Che cos’ha in comune con Petrini?
«La speranza nell’umanità. Negli Stati Uniti si consumano 130 chili di carne
pro capite l’anno, nell’Africa subsahariana 5. Per una dieta corretta ne
bastano 60».
Apollinare Veronesi diede il pollo agli italiani.
Mi raccontò che al suo paese si mangiavano appena 1,4 chili di carne l’anno.
Oggi a Lugo di Valpantena sono molto più sani e più ricchi di 70 anni fa.

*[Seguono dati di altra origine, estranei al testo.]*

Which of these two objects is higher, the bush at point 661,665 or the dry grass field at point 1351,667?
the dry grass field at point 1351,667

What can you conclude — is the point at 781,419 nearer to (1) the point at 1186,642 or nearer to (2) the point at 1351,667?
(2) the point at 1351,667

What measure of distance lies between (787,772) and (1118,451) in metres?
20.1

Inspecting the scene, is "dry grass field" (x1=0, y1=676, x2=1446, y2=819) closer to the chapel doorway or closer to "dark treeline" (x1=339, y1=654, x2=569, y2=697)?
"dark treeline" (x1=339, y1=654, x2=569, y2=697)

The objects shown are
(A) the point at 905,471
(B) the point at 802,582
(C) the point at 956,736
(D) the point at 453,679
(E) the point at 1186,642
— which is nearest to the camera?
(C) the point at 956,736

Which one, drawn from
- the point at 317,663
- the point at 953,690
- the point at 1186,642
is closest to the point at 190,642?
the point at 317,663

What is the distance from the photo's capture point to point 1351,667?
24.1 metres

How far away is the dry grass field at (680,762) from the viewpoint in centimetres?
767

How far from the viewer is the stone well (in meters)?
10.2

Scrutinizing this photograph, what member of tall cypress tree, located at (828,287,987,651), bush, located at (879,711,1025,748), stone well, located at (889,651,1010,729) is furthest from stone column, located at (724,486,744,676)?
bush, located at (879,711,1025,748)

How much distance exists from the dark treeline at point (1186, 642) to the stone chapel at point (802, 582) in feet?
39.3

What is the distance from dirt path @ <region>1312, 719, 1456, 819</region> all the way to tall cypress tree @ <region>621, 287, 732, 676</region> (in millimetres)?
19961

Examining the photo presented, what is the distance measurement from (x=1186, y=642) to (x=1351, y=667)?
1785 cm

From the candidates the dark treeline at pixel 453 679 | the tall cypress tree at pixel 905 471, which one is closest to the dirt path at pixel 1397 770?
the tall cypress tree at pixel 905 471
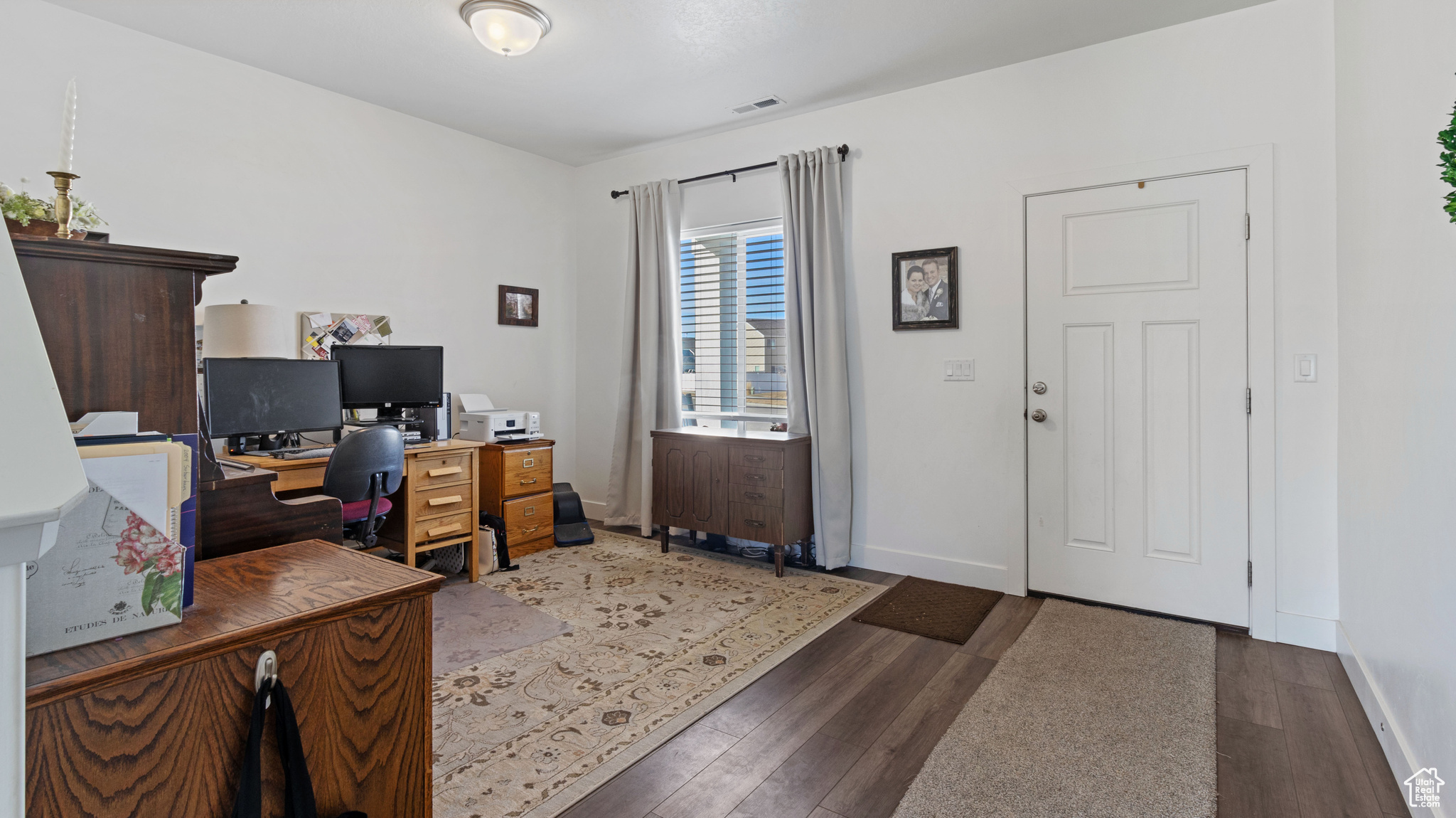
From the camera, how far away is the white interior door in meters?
2.86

«Siamo passati dal nulla al troppo. La bistecca quotidiana è la conferma
simbolica che l’uomo si ritiene il predatore universale della Creazione. Non va
bene. Noi siamo i servitori della Creazione».
È una buona forchetta come Petrini?
«Ah, no. Mangio poco. Sono vegetariano. Vorrei diventare vegano, ma un francese
fatica a privarsi di formaggi e uova».
Da direttore dell’Agence française de
développement qual è la peggior tragedia che vide girando il mondo?
«La desertificazione del Sahel. L’Africa conta oggi 1,3 miliardi di abitanti,
nel 2050 saranno almeno 2,3. Entro sette anni in tutto il pianeta 2 persone su
5 non avranno acqua potabile».
Il Club di Roma previde nel 1972 che sulla Terra
saremmo arrivati a 8 miliardi d’individui nel 2020. Ci siamo.
«La crescita demografica non è il problema. Già oggi si produce cibo sufficiente
per 12 miliardi di persone ma il 33 per cento viene buttato via e 800 milioni
di poveri non hanno nulla da mangiare».
Che ci faceva in una commissione scientifica con
Joseph Stiglitz, il premio Nobel per l’economia che ha ispirato Beppe Grillo e
il Movimento 5 Stelle?
«Non sapevo di questo legame. È un collega e un amico. Abbiamo studiato come
determinare una tassa equa sul carbone: dovrebbe arrivare a 300 dollari a
tonnellata nel 2030 e a 400 nel 2040».
È vero che sta scrivendo il programma di sviluppo
per il governo del Sudafrica?
«Sì, con il mio centro di ricerca lavoro al primo modello di politica economica
e ambientale. Sarà pronto entro il 2024».
Dove ha imparato l’italiano?
«A Roma, in piena pandemia, facendo il cuoco e l’inserviente nella mensa per i
rifugiati del Centro Astalli. Poi attraversavo la città deserta e andavo a
suonare Bach, Mozart, Chopin e Debussy per l’ambasciatrice di Francia presso la
Santa Sede, sul pianoforte di Villa Bonaparte».
«Il gusto di cambiare» applicato alla sua vita
che cosa comporterebbe?
«La riduzione dei viaggi in aereo. Nel 2016 ho toccato il folle record di 17
voli intercontinentali in un mese. Sulla rotta Parigi-New York, e ritorno, un
aviogetto emette 3,2 tonnellate di anidride carbonica a passeggero. È il triplo
dell’impronta media di un ugandese in un anno».